Exercise instructions: Reproduce the lines below word for word, starting at the line containing "Considering what is" and ending at the line containing "In the picture, would", both included.

Listing:
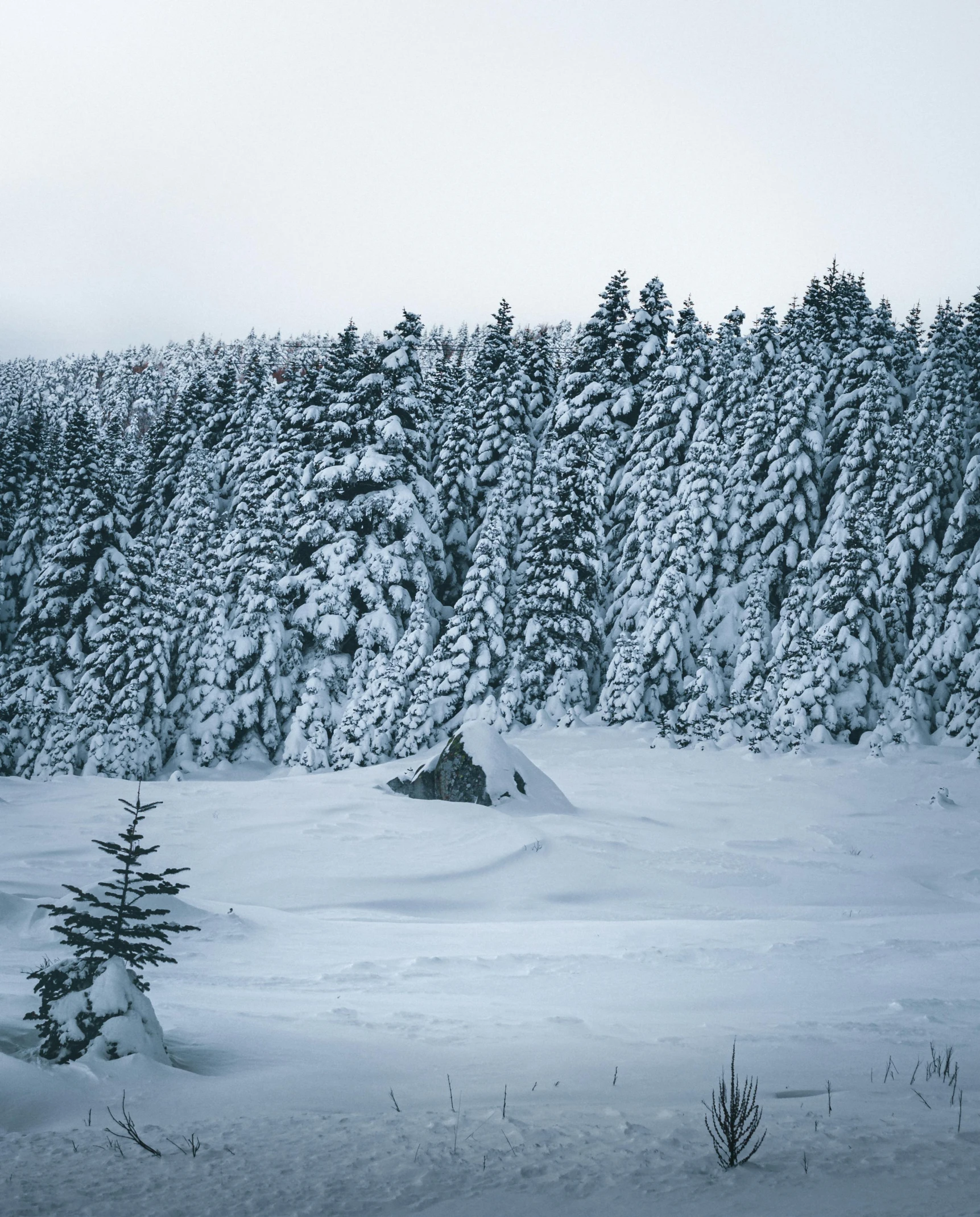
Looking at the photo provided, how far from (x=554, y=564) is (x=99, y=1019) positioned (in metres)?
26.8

==

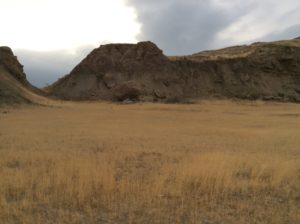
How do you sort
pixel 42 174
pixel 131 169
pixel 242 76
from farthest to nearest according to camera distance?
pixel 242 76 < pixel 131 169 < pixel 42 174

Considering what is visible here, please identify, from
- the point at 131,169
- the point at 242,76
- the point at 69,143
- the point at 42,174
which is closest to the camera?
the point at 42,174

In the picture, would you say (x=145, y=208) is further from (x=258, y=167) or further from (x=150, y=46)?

Right answer:
Considering what is visible here, please identify, from
- the point at 131,169
- the point at 242,76
- the point at 69,143
- the point at 42,174
which is closest to the camera?
the point at 42,174

In the picture, would you say (x=145, y=208) is further from (x=258, y=167) or further from (x=150, y=46)?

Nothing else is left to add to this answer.